Containerization is the process of bundling the application code along with the libraries, configuration files, and dependencies required for the application to run cross-platform.
Thus, Containerization is an application-packaging approach where the code is written once and capable of executing anywhere, making the application highly portable. This itself is an advantage of containerization. Docker is the example of a containerization platform.
What is a Container?
The single package of software built using containerization technology is called a ‘Container’. The container is a standalone package, independent of the host operating system. Being as such, it can then execute across multiple platforms, without any issues.
Following are the advantages of using Containers −
Containers share the machine’s operating system Kernel. They do not require to associate the operating system from within the application hence they are lightweight.
It takes less start-up time in the environment where it is deployed.

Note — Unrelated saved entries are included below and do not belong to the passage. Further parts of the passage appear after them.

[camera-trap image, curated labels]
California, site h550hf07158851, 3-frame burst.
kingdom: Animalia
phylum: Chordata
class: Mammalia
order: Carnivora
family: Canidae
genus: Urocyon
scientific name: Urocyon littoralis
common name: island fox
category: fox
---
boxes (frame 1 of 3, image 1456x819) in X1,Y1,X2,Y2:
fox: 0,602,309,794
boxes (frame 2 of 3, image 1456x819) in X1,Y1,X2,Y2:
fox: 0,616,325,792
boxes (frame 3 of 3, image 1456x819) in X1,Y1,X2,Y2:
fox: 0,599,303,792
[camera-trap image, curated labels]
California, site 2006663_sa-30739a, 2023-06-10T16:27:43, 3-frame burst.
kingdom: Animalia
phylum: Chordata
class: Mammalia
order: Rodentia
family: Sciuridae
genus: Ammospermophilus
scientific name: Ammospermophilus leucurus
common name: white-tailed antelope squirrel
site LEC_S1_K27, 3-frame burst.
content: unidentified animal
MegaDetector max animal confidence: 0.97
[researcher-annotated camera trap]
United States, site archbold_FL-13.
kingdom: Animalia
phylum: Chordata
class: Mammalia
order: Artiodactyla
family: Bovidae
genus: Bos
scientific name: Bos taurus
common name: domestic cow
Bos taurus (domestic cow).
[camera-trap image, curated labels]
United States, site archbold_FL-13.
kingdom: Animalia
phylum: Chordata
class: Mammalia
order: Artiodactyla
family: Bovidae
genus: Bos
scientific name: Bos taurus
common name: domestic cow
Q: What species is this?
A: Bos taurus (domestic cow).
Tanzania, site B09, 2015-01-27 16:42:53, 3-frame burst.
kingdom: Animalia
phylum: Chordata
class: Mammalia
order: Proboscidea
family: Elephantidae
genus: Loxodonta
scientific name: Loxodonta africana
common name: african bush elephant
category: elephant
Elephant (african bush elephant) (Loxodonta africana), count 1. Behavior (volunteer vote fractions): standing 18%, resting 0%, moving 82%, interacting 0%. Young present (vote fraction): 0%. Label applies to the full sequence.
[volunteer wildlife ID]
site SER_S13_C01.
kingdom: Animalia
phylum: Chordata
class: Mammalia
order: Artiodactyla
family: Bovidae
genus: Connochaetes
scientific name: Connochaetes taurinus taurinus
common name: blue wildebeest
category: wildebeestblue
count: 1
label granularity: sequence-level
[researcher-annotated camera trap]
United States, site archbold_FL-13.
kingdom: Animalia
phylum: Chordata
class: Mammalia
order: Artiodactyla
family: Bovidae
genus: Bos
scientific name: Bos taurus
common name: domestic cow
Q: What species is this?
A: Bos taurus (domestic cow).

Difference between Virtualization and Containerization
The following table compares and contrasts the different features of Virtualization and Containerization −
|Technology||One physical machine has multiple OSs residing on it and appears as multiple machines.||The application developed in a host environment with same OS and the same machine executes flawlessly on multiple different environments.|
|Start-up Time||Higher than containers||Less|
|Speed of working||VMs being a virtual copy of the host server on its own operating system, VMs are resource-heavy, hence slower.||Containers are faster.|
|Component that Virtualizes and the one being virtualized||Hypervisors virtualize the underlying hardware (use of the same hardware).||Containers virtualize the operating system (use of the same OS).|
|Cost of implementation||Higher||Lower|
|Benefits for||IT enterprise businesses||Software developers and in turn IT businesses|
Virtualization and Containerization are very similar yet different IT resource virtualization technologies. Both the technologies enable improved resource utilization with physical machines.
Virtualization supports executing multiple operating systems on a single physical server, whereas Containerization supports deploying multiple applications developed in the environment of one operating system residing on a single virtual machine or a server. Both the technologies address different challenges, hence the latter will not replace the prior.